Page MenuHomePhabricator

[Timebox 12hr] Investigation: applying copyvio for page review prioritization
Closed, ResolvedPublic

Description

In preparation for T193782, we need to think through how to apply copyright violation predications to pages awaiting review via AfC and NPP, specifically in the New Pages Feed interface.

There are several existing or former tools with varying methods of determining and surfacing likelihoods of copyright violation:

  • Earwig's Copyvio Detector: can use Google or Turnitin. Has an API.
  • CopyPatrol: uses Turnitin. Built by Community Tech team.
  • CorenSearchBot: defunct bot that automatically checked new pages for copyright violations and applied templates to violators. Used Yahoo search. More information here.

The following are relevant user stories that we should plan for, as of 2018-05-03:

  • As a reviewer, I need to be able to filter the New Pages Feed to likely copyright violations, corresponding to some pre-set cutoff of the copyvio likelihood score.
  • As a reviewer, I need to be able to sort the New Pages Feed by the copyvio score.
  • As a reviewer, I need a page's copyvio score to be displayed with its entry in the New Pages Feed list.
  • As a reviewer, I need to be able to click through to see more information about a copyright score, specifically the likely violating text and its source, similarly to how Earwig's Copyvio Detector and CopyPatrol currently work.
  • As a reviewer, I need all pages listed in the New Pages Feed to be sortable/filterable with copyvio, regardless of namespace.
  • As a reviewer, I need copyvio scores to be up-to-date with the latest revision of a page at all times.

If I (Marshall) can be helpful communicating with any of the external services (e.g. Google and Turnitin) to do this investigation, please let me know.
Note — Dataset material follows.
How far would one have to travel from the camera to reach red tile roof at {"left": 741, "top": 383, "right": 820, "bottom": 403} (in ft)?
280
Some technical considerations that have been brought up so far in discussion of these user stories (though there are likely many more):

  • Will we run into usage limits for external services, like Google and Turnitin?
  • Will results be returned quickly enough to be reasonable?
  • What will happen if we score these models on the User namespace, which is currently accessible in the New Pages Feed?

Deliverables
  • Create list of Phab tickets for a rough implementation plan
  • Identify & document any dependencies and risks
  • Answer technical consideration questions above.

Related: T194541

Event Timeline

MMiller_WMF updated the task description. (Show Details)
TBolliger renamed this task from Investigation: applying copyvio for page review prioritization to [Timebox 12hr] Investigation: applying copyvio for page review prioritization.May 8 2018, 11:31 PM
TBolliger updated the task description. (Show Details)
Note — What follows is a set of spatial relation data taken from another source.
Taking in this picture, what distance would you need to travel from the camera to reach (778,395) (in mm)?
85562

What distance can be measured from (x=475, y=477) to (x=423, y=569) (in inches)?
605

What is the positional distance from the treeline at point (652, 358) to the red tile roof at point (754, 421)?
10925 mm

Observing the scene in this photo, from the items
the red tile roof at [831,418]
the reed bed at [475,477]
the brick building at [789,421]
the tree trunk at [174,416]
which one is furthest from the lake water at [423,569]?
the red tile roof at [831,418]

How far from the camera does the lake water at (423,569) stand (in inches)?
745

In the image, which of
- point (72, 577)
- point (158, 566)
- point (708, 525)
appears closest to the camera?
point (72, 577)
@MMiller_WMF stray thought about this - will it help reduce the clickthroughs to Earwig's tool if we also include a link to the page which Earwig's tool tells us is the copyvio source?
As it stands now, the 10k per day limit is frequently reached: T193559#4172586. @MusikAnimal I can get you more data about current usage of the google api if you need.

Thanks! Yeah we were talking about that. The pagetriage_page_tags table has a ptrpt_value column where we could store the URL. It is limited to 255 characters (bytes?), which should be fine in most cases. We will probably want the percentage of duplication, too, which means yet another related tag...

We still have the issue that reviewers are going to want a diff of the article and sourced web page. I believe in general we don't link to Toolforge from anything MediaWiki, so I'm thinking we'll have a system message to make this configurable, and have it link to the Duplication Detector, since that won't use the Google API and is much faster. Guaranteed some folks will still prefer Earwig's tool, though.

I'm able to see our current API usage and yes it looks worrying. As part of this investigation I was going to try to come up with some rough numbers on how much that would increase, but frankly it will be a wild guess. We're not even sure how much quota would currently be used beyond the 10,000 query limit.

Thinking about when I've done this in the past, I have these two thoughts:

  • It's useful to have a reasonable accurate/updated number, so we can find the drafts of interest. (Maybe some sort of "if n% has changed, then re-score" tool?)
  • But in practice, when I'm already on a page that interests me, the most useful thing is to get the score right now, on the exact version that I'm looking at. "There have been 2 edits since the copyvio score was last updated. Click here to get a current copyvio score" would be very helpful.

Some preliminary findings:

The biggest pain point is asserting that content was copied and from what website (and the most important part, obviously :). Using Toolforge APIs isn't kosher for extensions, I believe, so we may have to reimplement what Copyvios already does. In addition, we need a community-built whitelist of sites that are known Wikipedia mirrors, just like Copyvios has with User:EarwigBot/Copyvios/Exclusions. I really hate that we'd have to reimplement the whole system. Copyvios has some complex logic that wouldn't be easy to just port to PHP. Maybe, just maybe, given that PageTriage is already mostly specific to enwiki, code reviewers could turn a blind eye and let us use the Copyvios API? It works very well, and as far as I know has minimal downtime (though maybe that wouldn't hold true with the extra load we put on it).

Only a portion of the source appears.